### SOURCE DATA

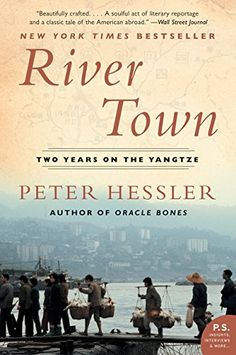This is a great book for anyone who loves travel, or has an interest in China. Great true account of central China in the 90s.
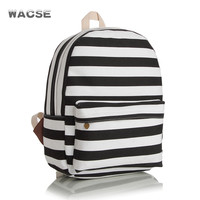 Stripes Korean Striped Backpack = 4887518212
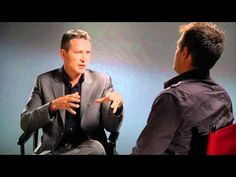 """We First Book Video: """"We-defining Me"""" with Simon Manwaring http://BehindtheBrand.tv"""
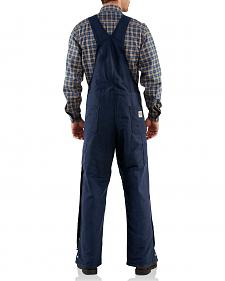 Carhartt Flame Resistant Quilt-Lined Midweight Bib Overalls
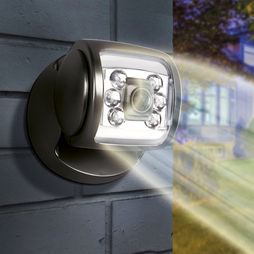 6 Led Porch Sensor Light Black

######
### SOURCE DATA

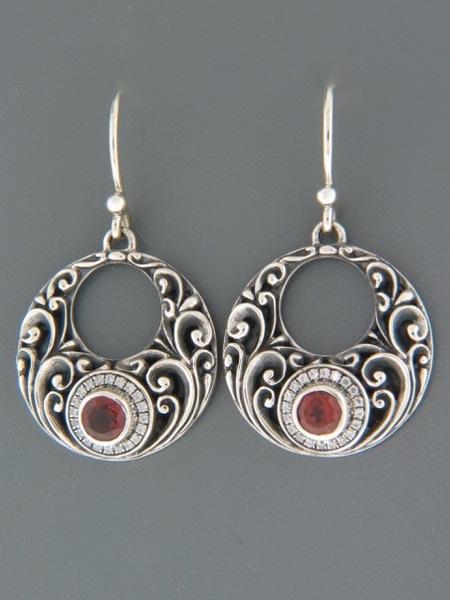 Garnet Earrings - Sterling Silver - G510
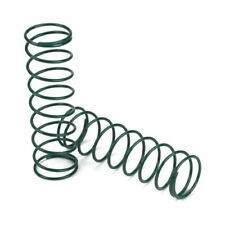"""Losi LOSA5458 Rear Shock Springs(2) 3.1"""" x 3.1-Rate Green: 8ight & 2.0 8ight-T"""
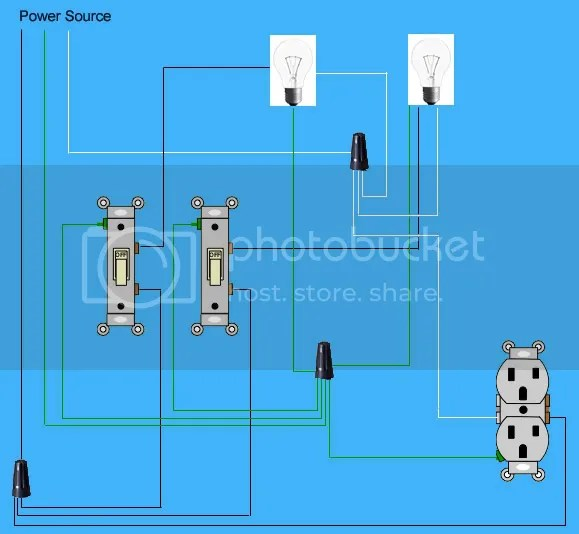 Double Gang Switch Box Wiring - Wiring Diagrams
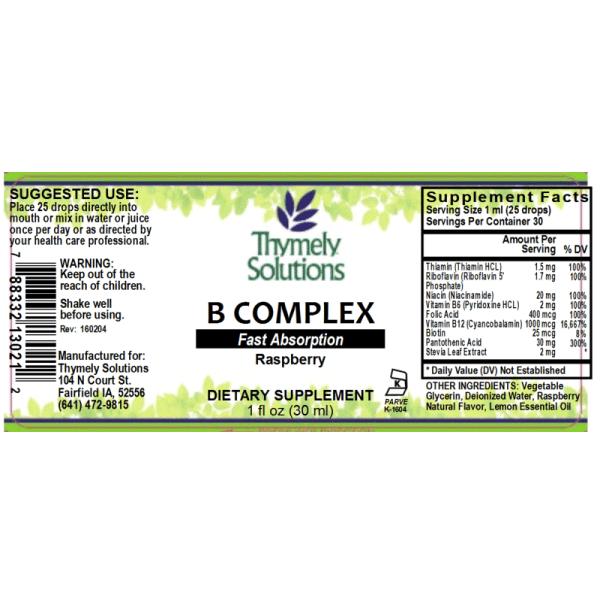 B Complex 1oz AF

######

### TASK GOAL
Reproduce the data above exactly, but only from the line containing "This is a great" through the line containing "6 Led Porch Sensor Light Black"; skip the pictures.

### YOUR RESPONSE
This is a great book for anyone who loves travel, or has an interest in China. Great true account of central China in the 90s.
 Stripes Korean Striped Backpack = 4887518212
 """We First Book Video: """"We-defining Me"""" with Simon Manwaring http://BehindtheBrand.tv"""
 Carhartt Flame Resistant Quilt-Lined Midweight Bib Overalls
 6 Led Porch Sensor Light Black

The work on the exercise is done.